How to complete this task: Which lines of the data contain the string "present"? Copy every one.

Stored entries
########

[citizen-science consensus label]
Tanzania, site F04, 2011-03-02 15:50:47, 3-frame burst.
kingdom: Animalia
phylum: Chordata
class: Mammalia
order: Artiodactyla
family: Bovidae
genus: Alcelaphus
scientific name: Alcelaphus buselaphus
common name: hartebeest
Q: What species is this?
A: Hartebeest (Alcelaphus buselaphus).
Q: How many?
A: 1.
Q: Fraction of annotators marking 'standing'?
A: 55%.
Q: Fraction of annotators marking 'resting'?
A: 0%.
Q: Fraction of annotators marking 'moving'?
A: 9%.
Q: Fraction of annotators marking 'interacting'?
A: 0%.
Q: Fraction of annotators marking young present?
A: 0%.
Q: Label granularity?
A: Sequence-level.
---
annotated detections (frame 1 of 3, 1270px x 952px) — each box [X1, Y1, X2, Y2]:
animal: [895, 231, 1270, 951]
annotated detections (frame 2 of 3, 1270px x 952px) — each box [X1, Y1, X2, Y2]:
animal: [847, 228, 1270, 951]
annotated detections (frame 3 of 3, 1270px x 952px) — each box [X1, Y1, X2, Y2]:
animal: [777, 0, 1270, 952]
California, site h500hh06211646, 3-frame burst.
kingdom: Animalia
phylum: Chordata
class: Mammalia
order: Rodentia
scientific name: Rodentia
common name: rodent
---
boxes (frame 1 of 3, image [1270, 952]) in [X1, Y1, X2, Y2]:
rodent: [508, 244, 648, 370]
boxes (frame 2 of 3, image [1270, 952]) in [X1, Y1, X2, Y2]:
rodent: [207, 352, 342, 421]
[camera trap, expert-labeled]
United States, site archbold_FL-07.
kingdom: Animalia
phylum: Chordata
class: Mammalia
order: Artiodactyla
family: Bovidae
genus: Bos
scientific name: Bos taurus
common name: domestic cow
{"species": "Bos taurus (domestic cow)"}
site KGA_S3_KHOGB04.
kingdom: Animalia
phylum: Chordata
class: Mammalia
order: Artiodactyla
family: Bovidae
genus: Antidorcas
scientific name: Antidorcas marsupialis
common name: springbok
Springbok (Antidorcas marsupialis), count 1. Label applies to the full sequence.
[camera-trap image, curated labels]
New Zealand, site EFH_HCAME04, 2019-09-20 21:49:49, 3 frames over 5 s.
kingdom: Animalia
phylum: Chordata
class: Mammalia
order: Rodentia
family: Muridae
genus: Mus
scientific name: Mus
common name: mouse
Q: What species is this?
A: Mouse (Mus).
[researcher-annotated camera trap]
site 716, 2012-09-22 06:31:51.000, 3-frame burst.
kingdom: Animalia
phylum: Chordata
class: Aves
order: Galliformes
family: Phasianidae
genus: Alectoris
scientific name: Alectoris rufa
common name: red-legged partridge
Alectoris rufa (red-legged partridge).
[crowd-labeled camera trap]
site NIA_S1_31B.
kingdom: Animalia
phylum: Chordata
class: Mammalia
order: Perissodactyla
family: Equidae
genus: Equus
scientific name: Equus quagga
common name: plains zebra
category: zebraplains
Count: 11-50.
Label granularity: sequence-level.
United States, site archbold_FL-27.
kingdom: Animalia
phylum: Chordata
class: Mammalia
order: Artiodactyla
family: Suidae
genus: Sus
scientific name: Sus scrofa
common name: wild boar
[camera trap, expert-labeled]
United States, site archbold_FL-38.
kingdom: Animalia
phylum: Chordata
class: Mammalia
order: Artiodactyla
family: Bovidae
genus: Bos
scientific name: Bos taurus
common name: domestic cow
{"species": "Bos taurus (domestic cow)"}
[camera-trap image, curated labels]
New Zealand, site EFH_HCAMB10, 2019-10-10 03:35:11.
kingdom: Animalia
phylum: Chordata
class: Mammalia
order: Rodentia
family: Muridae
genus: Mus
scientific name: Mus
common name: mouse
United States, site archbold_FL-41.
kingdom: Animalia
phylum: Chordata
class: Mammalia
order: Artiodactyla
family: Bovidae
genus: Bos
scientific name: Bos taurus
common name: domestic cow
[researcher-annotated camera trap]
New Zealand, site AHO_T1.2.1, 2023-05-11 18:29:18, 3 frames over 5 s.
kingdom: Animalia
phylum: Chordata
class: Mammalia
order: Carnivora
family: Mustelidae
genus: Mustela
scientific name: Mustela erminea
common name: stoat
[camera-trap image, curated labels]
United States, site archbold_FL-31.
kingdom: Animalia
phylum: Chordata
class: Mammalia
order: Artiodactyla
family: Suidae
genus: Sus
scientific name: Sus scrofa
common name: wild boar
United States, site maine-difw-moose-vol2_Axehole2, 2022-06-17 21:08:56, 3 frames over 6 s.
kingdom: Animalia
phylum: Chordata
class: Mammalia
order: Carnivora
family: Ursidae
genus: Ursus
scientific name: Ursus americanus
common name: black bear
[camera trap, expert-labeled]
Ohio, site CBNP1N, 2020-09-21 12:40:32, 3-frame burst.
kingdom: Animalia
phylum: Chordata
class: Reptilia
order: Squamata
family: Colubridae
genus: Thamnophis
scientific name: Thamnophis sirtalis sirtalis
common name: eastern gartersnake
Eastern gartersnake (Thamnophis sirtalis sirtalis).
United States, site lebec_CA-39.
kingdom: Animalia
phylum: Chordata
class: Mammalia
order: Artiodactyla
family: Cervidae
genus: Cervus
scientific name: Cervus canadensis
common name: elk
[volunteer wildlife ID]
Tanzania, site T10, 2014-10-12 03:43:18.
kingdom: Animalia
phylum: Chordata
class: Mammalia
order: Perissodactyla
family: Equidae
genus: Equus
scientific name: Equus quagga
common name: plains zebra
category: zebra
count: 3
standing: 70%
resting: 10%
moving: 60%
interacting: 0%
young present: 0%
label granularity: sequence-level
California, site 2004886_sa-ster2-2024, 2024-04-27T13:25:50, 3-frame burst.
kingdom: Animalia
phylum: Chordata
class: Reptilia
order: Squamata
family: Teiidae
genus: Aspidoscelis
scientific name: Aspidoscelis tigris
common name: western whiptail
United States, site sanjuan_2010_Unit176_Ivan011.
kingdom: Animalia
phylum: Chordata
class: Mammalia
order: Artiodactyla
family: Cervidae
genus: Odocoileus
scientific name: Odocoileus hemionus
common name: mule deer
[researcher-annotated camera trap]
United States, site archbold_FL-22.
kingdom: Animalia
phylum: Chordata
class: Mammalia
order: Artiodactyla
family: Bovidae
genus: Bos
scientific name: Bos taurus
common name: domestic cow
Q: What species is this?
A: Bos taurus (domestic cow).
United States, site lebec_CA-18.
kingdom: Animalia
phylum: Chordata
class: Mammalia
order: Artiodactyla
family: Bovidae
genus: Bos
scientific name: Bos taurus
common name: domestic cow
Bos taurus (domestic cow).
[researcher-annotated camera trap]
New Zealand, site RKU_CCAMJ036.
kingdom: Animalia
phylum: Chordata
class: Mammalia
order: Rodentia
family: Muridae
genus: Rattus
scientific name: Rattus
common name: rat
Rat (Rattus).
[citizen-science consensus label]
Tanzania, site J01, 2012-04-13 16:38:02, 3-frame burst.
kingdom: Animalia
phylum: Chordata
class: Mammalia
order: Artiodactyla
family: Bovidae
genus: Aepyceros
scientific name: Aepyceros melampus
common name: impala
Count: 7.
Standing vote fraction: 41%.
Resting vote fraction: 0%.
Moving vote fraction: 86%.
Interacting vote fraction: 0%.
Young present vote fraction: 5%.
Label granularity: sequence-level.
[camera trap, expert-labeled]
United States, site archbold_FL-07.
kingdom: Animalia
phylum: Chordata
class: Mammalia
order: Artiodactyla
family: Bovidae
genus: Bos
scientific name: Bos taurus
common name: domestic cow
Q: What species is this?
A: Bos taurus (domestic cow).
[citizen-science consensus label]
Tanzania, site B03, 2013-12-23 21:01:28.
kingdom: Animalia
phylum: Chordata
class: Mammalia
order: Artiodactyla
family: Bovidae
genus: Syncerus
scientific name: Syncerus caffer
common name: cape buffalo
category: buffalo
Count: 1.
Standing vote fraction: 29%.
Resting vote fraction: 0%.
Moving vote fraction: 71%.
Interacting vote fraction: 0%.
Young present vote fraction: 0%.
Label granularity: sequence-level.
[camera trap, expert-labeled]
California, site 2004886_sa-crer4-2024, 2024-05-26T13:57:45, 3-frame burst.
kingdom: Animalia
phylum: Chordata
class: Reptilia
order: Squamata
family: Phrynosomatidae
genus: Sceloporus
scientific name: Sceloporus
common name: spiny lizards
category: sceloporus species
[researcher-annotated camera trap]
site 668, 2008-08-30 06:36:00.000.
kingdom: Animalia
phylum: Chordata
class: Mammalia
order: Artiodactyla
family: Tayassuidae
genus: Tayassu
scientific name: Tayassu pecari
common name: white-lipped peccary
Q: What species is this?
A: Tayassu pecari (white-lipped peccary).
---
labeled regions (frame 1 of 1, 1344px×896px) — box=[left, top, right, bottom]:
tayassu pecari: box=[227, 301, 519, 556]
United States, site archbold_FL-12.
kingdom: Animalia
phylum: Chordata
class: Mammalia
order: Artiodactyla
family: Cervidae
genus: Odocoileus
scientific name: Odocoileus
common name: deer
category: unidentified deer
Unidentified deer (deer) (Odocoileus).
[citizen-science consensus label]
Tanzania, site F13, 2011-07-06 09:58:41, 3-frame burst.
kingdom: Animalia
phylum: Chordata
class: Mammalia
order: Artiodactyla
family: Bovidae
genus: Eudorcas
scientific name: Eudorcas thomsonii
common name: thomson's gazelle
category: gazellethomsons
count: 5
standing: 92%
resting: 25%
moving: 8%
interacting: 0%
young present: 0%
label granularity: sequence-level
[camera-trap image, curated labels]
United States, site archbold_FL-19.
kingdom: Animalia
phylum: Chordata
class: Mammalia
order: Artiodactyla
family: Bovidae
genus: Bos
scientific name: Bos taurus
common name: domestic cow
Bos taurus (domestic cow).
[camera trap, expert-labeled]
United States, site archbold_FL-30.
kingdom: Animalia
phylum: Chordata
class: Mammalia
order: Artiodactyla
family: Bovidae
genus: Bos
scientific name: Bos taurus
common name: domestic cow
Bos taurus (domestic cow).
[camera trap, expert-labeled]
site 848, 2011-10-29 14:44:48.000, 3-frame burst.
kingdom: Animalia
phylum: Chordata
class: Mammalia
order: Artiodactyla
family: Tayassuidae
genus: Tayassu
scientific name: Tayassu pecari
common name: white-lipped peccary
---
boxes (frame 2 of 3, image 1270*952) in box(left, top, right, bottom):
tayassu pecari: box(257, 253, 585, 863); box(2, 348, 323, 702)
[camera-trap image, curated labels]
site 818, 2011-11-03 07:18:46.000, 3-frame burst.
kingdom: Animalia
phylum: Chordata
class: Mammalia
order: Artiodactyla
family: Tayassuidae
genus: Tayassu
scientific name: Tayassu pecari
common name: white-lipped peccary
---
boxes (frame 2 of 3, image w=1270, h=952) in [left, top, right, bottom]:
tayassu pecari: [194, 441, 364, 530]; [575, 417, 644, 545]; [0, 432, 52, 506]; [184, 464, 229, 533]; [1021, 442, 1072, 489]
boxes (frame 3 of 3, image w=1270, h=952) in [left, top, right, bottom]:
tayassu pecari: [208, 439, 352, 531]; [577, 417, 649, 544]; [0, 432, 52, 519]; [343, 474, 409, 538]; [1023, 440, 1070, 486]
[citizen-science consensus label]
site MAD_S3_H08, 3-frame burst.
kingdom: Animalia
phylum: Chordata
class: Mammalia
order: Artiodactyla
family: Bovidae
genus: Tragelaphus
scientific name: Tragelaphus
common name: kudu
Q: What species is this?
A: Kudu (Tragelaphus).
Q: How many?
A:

########

Written response:
Q: Fraction of annotators marking young present?
young present: 0%
Young present vote fraction: 5%.
Young present vote fraction: 0%.
young present: 0%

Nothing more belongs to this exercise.